My Studio 2 project does have some similarities with 'Songs For Dead Sailors', in that they are both fundamentally audiovisual narratives. My project is less of a performative piece and more of an interactive installation within a broader gallery space. I observe that Toby has used a painting that depicts a narrative as his inspiration for his composition, whereas my work is more conceptual in that it is experimenting with theories and technologies in ways that they weren’t designed for. My final observation is that commercially, both projects are venue-based and financially serviced through ticket sales within a broader live entertainment industry.
Week 10
I have run into a bit of a problem this last week: the locks have been changed at Otherworld and I have lost access to the venue. Currently 90% of the gear required for the installation is in there, which I don’t need for my pitch, but it means I may not be able to finish the installation in time for project submission at the end of this week. In the mean time I can work on the documentation for the pitch, as well as re-work the soundtrack and program the lights in the software. In this way I will be prepared at short notice should I gain access to the venue before Sunday, however, in the case I don’t get access, I have a pitch document as the main deliverable for this project.
1 day before submission date and I will not get the chance to install my work in time for submission, however, I have reached out to the Artistic Director Chris Dekker and provided him a copy of my pitch and asked for some feedback, which I will include at the bottom of this page.

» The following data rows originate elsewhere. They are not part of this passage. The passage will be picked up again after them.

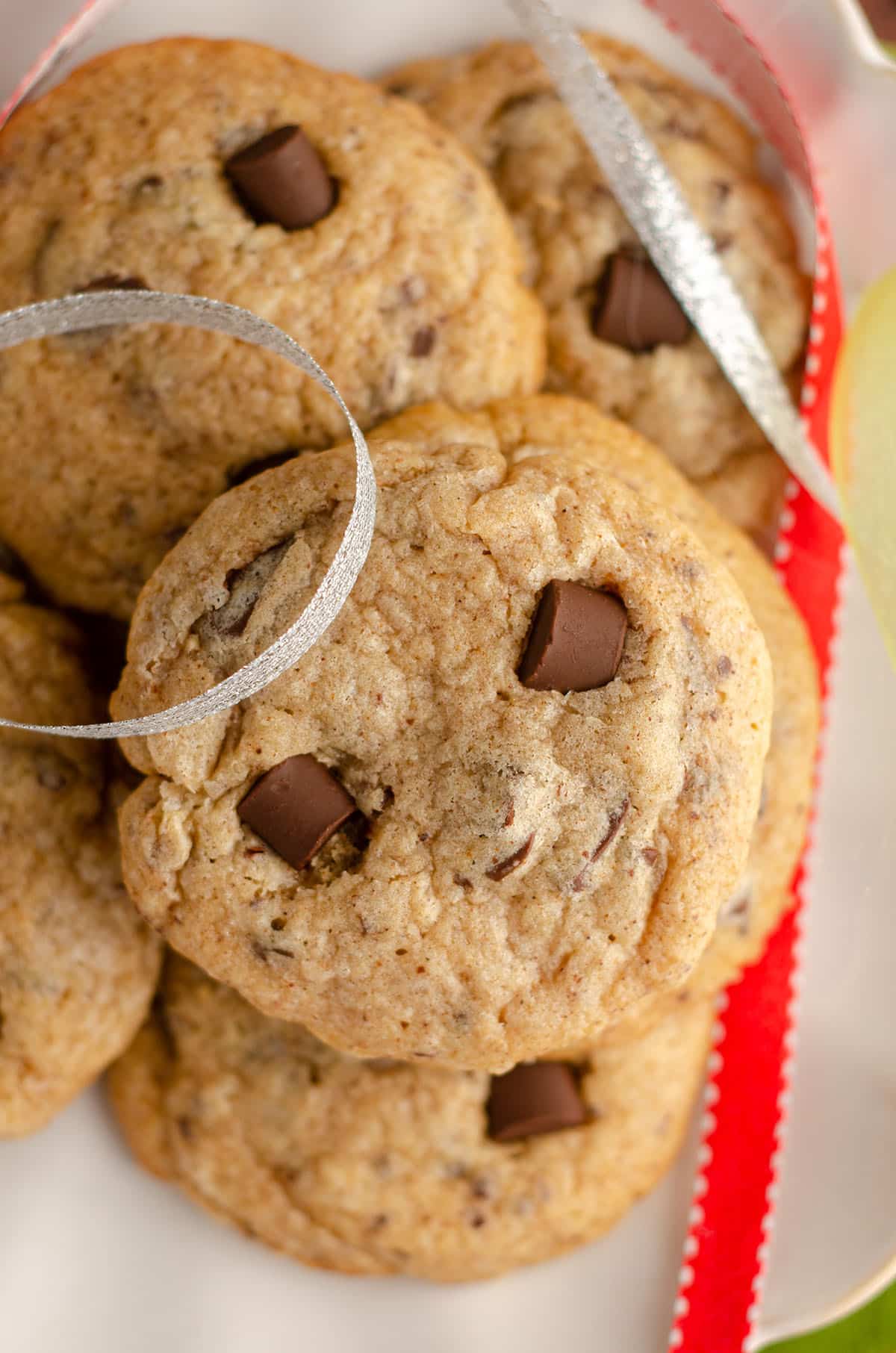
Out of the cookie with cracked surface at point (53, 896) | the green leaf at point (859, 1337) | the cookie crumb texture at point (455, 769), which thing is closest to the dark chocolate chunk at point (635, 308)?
the cookie crumb texture at point (455, 769)

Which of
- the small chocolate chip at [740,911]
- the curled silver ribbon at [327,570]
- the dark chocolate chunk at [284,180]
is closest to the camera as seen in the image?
the curled silver ribbon at [327,570]

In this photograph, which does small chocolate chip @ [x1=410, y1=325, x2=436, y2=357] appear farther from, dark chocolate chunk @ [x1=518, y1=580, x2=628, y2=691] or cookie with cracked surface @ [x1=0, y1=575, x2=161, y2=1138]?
cookie with cracked surface @ [x1=0, y1=575, x2=161, y2=1138]

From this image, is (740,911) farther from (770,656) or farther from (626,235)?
(626,235)

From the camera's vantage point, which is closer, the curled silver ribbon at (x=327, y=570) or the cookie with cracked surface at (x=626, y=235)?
the curled silver ribbon at (x=327, y=570)

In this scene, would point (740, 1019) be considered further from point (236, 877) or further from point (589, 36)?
point (589, 36)

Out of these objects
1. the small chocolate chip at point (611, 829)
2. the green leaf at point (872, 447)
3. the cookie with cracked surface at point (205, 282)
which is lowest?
the green leaf at point (872, 447)

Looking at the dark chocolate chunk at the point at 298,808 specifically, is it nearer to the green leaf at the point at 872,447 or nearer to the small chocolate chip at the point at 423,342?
the small chocolate chip at the point at 423,342

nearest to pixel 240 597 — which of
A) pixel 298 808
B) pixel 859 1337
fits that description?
pixel 298 808

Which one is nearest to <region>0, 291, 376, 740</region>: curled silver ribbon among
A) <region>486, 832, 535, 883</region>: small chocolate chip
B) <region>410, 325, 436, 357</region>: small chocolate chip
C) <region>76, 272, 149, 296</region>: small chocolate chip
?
<region>76, 272, 149, 296</region>: small chocolate chip
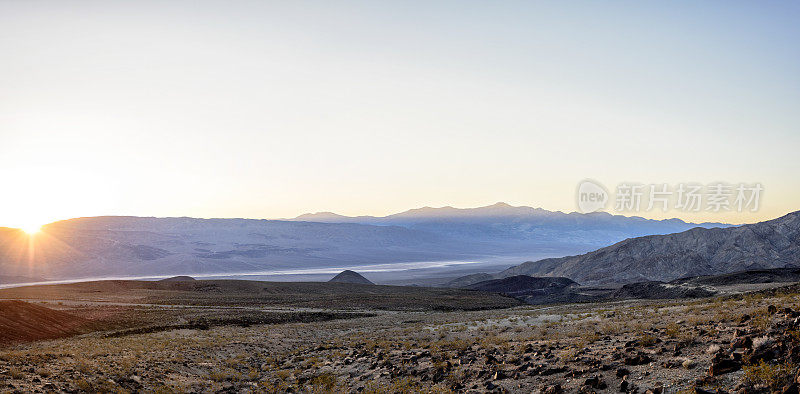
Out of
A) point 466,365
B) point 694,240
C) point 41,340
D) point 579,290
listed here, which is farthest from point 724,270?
point 41,340

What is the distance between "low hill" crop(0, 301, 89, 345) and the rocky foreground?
129 inches

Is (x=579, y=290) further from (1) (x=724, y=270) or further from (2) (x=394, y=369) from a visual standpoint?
(2) (x=394, y=369)

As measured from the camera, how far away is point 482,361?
46.7 ft

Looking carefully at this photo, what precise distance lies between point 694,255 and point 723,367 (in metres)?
109

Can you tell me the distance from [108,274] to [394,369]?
20276cm

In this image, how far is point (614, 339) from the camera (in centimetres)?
1462

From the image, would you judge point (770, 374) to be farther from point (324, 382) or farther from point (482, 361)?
point (324, 382)

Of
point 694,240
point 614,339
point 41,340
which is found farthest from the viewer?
point 694,240

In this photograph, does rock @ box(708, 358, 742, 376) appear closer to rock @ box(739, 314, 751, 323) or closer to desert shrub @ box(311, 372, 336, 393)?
rock @ box(739, 314, 751, 323)

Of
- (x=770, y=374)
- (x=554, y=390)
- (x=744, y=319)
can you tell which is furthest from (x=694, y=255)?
(x=770, y=374)

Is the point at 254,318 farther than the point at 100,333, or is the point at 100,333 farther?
the point at 254,318

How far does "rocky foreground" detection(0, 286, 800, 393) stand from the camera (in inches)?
372

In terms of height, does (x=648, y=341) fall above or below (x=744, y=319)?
below

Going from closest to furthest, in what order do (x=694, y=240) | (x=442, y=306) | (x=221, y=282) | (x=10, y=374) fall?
(x=10, y=374) < (x=442, y=306) < (x=221, y=282) < (x=694, y=240)
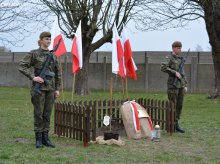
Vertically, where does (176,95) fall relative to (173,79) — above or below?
below

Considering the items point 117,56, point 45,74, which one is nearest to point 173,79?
point 117,56

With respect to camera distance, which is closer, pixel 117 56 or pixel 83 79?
pixel 117 56

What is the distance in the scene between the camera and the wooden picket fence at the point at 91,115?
8641 mm

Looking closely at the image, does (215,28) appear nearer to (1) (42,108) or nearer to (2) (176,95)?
(2) (176,95)

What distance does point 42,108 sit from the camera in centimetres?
822

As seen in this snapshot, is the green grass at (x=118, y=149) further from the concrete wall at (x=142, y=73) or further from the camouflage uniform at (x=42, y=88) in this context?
the concrete wall at (x=142, y=73)

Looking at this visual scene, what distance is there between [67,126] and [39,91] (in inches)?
58.0

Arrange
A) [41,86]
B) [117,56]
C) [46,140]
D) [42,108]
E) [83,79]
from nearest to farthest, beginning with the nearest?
[41,86]
[42,108]
[46,140]
[117,56]
[83,79]

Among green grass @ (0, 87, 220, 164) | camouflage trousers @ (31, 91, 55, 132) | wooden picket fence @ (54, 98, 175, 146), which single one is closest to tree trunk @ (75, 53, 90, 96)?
green grass @ (0, 87, 220, 164)

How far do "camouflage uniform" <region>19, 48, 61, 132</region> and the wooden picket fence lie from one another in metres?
0.72

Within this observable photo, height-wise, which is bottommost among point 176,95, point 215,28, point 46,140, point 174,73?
point 46,140

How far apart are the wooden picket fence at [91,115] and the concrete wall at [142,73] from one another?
1626 cm

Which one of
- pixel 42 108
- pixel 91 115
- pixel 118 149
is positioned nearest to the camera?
pixel 42 108

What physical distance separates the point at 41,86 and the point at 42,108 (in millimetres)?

Graduate Seminar 3 David L Page
David’s presentation revolved around the subject of ‘arts-based practice as research’. He has produced a 100-minute-long soundscape inspired by formative events of his life’s journey. He explores concepts of trauma healing through musical expression, with the aid of some graphics for added inspiration. He uses this extensive musical piece as a resource for his research into creative practice. The music itself reminds me of a slowed-down version of progressive psytrance. Industrial and tribal sound effects, heartbeat-like percussion and the self-reflective nature of the loop-based composition draw the listener into their inner thoughts. The value of David’s work lies in his ability to break down his methodology into bite-sized chunks, as he describes his journey from roots-based music into the world of electroacoustic and sonic arts, exploring new technologies and identifying feminine vs masculine energies driving his musical practice. He states ‘I focused on observing and recording my actions and behaviours during my creative music-making practice sessions’ (Page, D., 2019).
Image 9: Screenshots from David Page’s Graduate Seminar presentation (Page, D., 2025)
What I found so similar to my current project in David’s work was the breaking down of the emotional phases of his journey to create a narrative-based sonic art piece. Whilst his piece is designed to be performed, and my work is immersive, the audience of each work is transported on an emotional journey using sound and visual cues. I note that Toby Wren’s ‘Songs For Dead Sailors’ has a similar intention for his audience, his work being based off a single painting as opposed to David’s life story, and my work being cycles of 12.